Let’s begin by exploring whether marriage is even worth the risk if it’s so difficult to find a loyal partner. Why is it so hard to find someone who will remain faithful?
One reason might be the influence of entertainment.
How many television shows and movies have you seen where the sanctity of marriage is supported and upheld?
Think about it for a minute.
How is commitment usually portrayed? Affairs, lying, emotional cruelty and sex outside of marriage are commonplace.
The mindset seems to be that since we’re flawed we’re going to mess things up and disappoint the ones we love – especially our spouse.
So some people reach a point where it’s not only okay to be unfaithful and sleep around, it’s to be expected!
Reducing sex to a mere physical act between two people by separating it from its emotional and spiritual dimensions, makes it even easier to rationalize or justify the idea that it’s okay to sleep around.
People have affairs where there are no emotions are involved (theoretically) – it’s just physical – and they go home to their spouse, with whom they are in a committed relationship, and act surprised when they get caught cheating and say, “But it meant nothing. It was just sex! You’re the one I love.”
Now I realize that not everyone operates within their relationship with this mindset.
But how many couples seem to treat each other as if commitment is just a mere word?
Yes, I know, many husbands and wives still believe in honoring their marriage vows and are committed to staying together, in sickness and in health, for richer or poorer.
Well, it’s love for some.
But for others, they are committed to staying together because of the convenience that each partner gains from the other and not because of love and respect. They are committed roommates and business partners.
It’s sad to see a decline in true marital commitment today.
The deepness of its meaning is overlooked or taken for granted. And so marriage become superficial and shallow, and trust is sacrificed.
However, there are still so many marriages that demonstrate the true meaning of commitment. I bet you can think of some right now. They are as an example of what it really means to be committed to our spouse and marriage.
For instance, one couple believes that being best friends before marriage helped them to learn how to take care of each other’s needs — and that their friendship is the basis of their commitment and trust.
Or take the husband who values his relationship with his wife and kids so much that he would never dream of an affair for fear of hurting and losing them. Or the wife who claims that her relationship with God is an essential factor to avoid temptation.
Many people have commitment phobia and are afraid of settling down and dedicating themselves to one partner for life.
They’re uncertain the relationship will last.
They wonder if the one they love might up and leave one day.

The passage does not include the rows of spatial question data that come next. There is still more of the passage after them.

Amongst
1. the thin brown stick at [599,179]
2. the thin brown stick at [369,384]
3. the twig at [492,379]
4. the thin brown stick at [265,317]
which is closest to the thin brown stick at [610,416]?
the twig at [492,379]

But deep within their hearts, if they are honest with themselves, they are hopeful and have a deep desire to find someone who will be faithful to them and who won’t take commitment for granted.
It means something.
It means that you made a decision to work through the hard stuff and that you are not going anywhere.
It means that you can be counted on.
It means that you will do whatever it takes to maintain a strong relationship and a happy marriage.
Marriage is an investment of love, affection, respect and trust.
It is an experience that creates profound joy, security and belonging that will last a lifetime for those who honor their commitment to each other no matter what.